Today, about half of U.S. employers consult job candidates’ credit reports when making hiring decisions (Society for Human Resource Management 2012). 1 Employers across industry and job type have adopted the practice, thanks to easier computer access to credit reports, marketing efforts by credit bureaus and third-party background-check outfits, and a desire to certify workers as low risk—even though there is little evidence that credit history predicts workplace outcomes (Martin 2010; Bernerth et al. 2012; Bryan and Palmer 2012; Weaver 2015; cf. Oppler et al. 2008). In recent years, employment credit checks have become a contentious policy issue, partly from concern that credit checks may disparately affect minorities, women, and other categories of individuals protected under U.S. employment law (Equal Employment Opportunity Commission 2010). 2 Since 2007, 11 states and multiple cities have passed laws restricting employers’ use of credit history (National Conference of State Legislatures 2015), yet to date there has been no systematic study of how race and sex factor into hiring professionals’ decision making as they evaluate credit reports.
Drawing on an original survey experiment with 1,050 real-world hiring decision makers, we begin to fill this gap by examining how the introduction of credit reports to the hiring process shapes employment outcomes as a function of an applicant’s race and sex. By revealing what happens at the moment of decision making in a setting where only sex, race, and credit history vary, we are able to test for interactive effects between an applicant’s credit report and his or her ascriptive characteristics. In doing so, we aim to shed light on whether the introduction of good and bad credit reports to the hiring process leads to different employment outcomes for female versus male and black versus white job candidates.
This article builds on recent qualitative work that suggests credit history may factor into employment decisions in a way shaped by the social backgrounds of both job candidates and hiring professionals (Kiviat forthcoming). Credit reports provide detailed information about delinquent loans, accounts in debt collection, money-related court proceedings, and other aspects of candidates’ personal financial lives (Avery, Calem, and Canner 2003). Hiring professionals generally have discretion in how they integrate this information into employment decisions—in one survey, 80 percent reported sometimes hiring a candidate despite bad credit (Society for Human Resource Management 2012)—and they often make sense of the contents of credit reports in personalized ways, selectively drawing on narratives of responsibility, blame, and forgiveness (Kiviat forthcoming). While credit reports may at first blush seem to be purveyors of objective financial data, they are, in practice, fodder for a highly interpretive process.

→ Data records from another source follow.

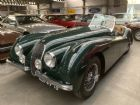jaguar-xk-120-roadster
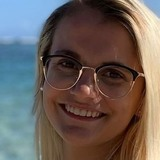 Mathilde from Guerande   Woman   22 years old   Pisces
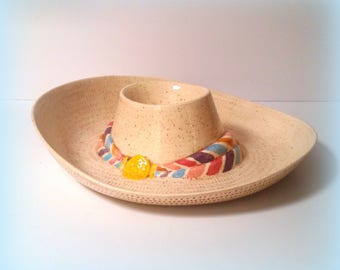 70s Chip and Dip Sombrero - Glazed Ceramic - True-to-Life Woven Texture and Band - Party Ready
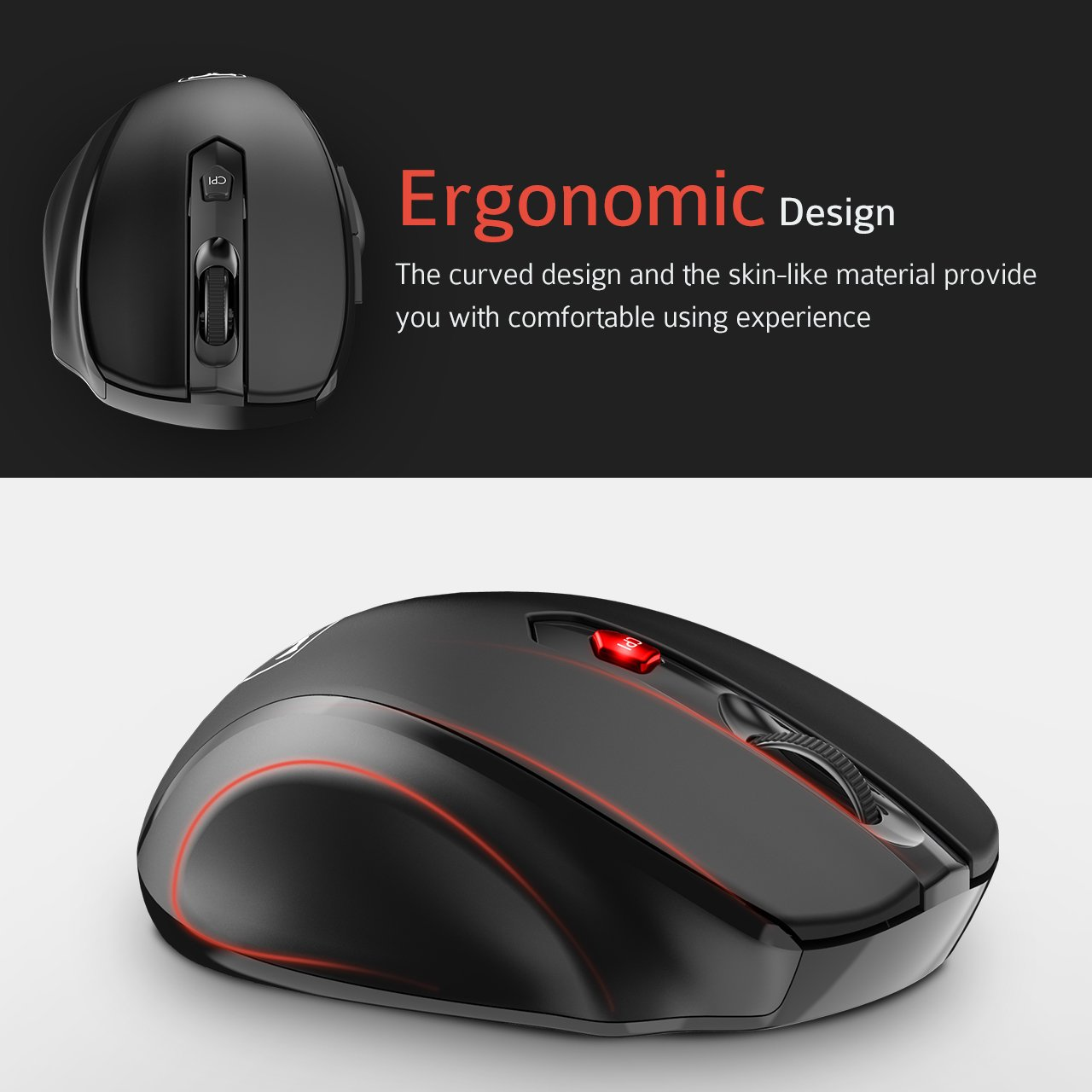 Super Energy Saving Nano Receiver Black Pictek 2.4G USB Wireless Mice Optical PC Laptop Computer Cordless Mouse 2400 DPI for Windows Mac Macbook Linux Wireless Mouse Updated Version 6 Buttons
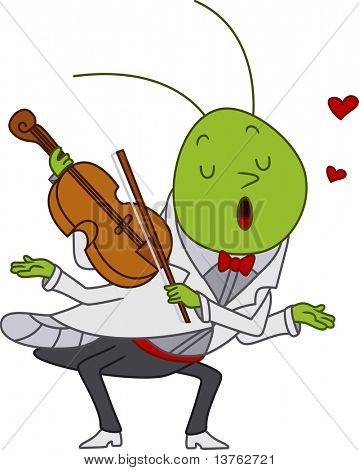 Illustration of a Grasshopper Playing the Violin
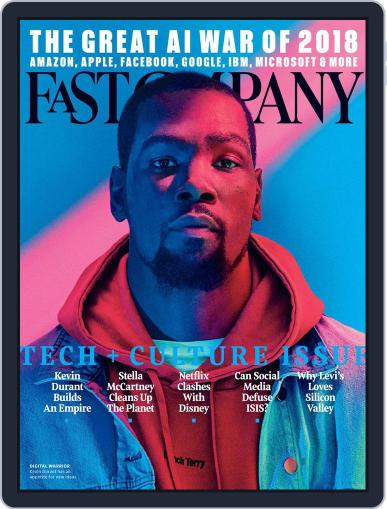 Fast Company November 1st, 2017 Digital Back Issue Cover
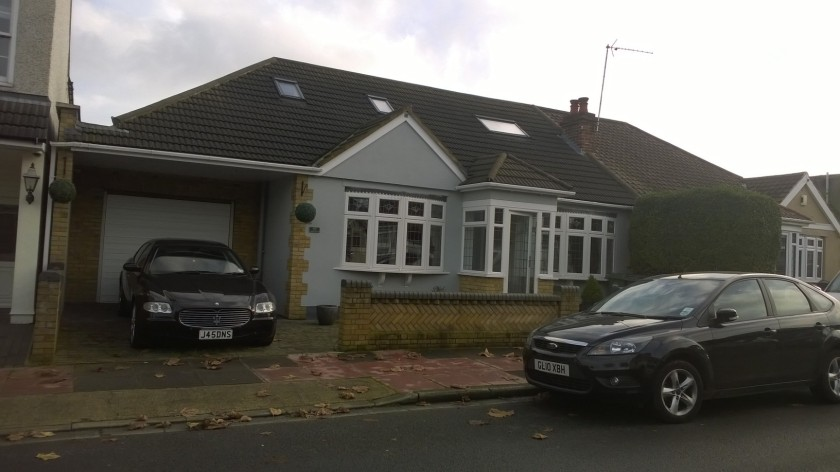 Photo of 52 Corbylands Road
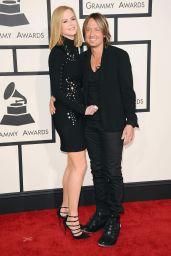 Nicole Kidman - 2015 Grammy Awards in Los Angeles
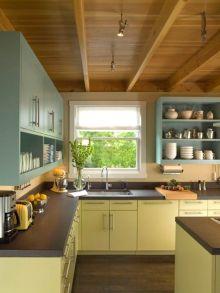 e2de4424a97d26a20e00fdcf212fad16--eclectic-kitchen-open-shelves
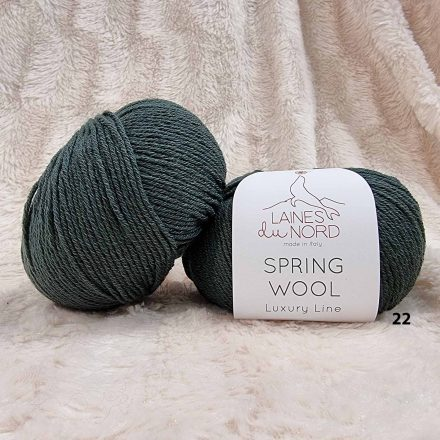 Laines du Nord Spring Wool 22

Nearly all employers check credit at the end of the hiring process, after interviewing candidates (Society for Human Resource Management 2012), which means employers already have substantial amounts of other information about candidates, including visible traits like race and sex.
Researchers have recently begun to explore the effects of using credit reports in hiring on the employment outcomes of racial minorities and other groups of workers. Blacks tend to have worse credit on average (Avery, Brevoort, and Canner 2009), which suggests that restricting the use of credit reports would increase the rate at which blacks are hired. But leveraging the passage of laws that restrict the use of credit reports, Bartik and Nelson (2017) find the opposite effect: In the wake of such restrictions, job-finding rates for blacks overall drop by 7 to 16 log points. (The researchers observe no conclusive effects for whites or Hispanics.) Ballance, Clifford, and Shoag (2017) also find that employment for blacks overall drops in the wake of credit check restrictions, and at the same time, employers begin to rely more heavily on other credentials, like college degrees, on which blacks also fare worse. Both sets of researchers interpret their findings through the lens of statistical discrimination, in which employers assume that group-level averages of traits apply to individuals (Phelps 1972; Arrow 1973). Under this theoretical framework, credit reports are taken to be a way of telling apart desirable from undesirable employees, and absent that signal, employers revert to racial stereotypes and alternate credentials. One potential conclusion from such findings is that employers should be allowed to use credit history in employment decisions.
This interpretation, however, fails to account for the fact that a credit report may not be a static signal. In a world where employers have access to credit reports, inequalities may persist if how hiring professionals understand the meaning of a credit report depends on whose credit report it is. Work in status characteristics theory shows that distinctions like race and gender evoke cultural beliefs about competence and worth and lead employers to expect better performance from some groups than from others (Wagner and Berger 1993; Correll, Benard, and Paik 2007), and research in double-standards theory demonstrates that an actor’s social group membership can determine how critically a judge evaluates that person’s actions (Foschi 1996, 2000; Goldin and Rouse 2000). For example, men are penalized more than women are for a history of part-time work (Pedulla 2016), women’s mistakes on math skills tests are taken to be more serious indicators of inability than are men’s (Rivera 2015), and black applicants with criminal records receive fewer job callbacks than do whites with the same criminal records (Pager, Western, and Sugie 2009; see also Pager 2003, 2007). Employer access to additional “objective” information can change how hiring professionals evaluate candidates, not always in a more equitable direction.
Differences in theoretical predictions arise because, as Correll and Benard (2006) explicate, the source of bias in statistical discrimination theory is informational, while the source of bias in the more sociological theories—which take heed of culturally informed beliefs and status relationships—is cognitive (see also Rissing and Castilla 2014). Given additional information about individual job applicants bias fades away in a world of statistical discrimination as employers dispassionately understand more and more about particular people, but bias may move in any direction in a world where the meaning of information changes based on who the information is about. Correll and Benard write that when discrimination is the product of a cognitive process, rather than an information deficit, it is often the case that “women and ethnic minorities in the workplace will be evaluated according to a more stringent standard than white men. … Thus, members of advantaged groups will be more likely to meet employers’ expectations for productivity than members of disadvantaged groups, given equivalent signals of productivity” (p. 100, emphasis added). That is to say, even when given the exact same information about job candidates, employers may draw different conclusions from that information based on whether the candidate is white or black, male or female. In the realm of employment credit checks, Kiviat (forthcoming) suggests such differences may be particularly pronounced when job candidates and hiring professionals differ in social background.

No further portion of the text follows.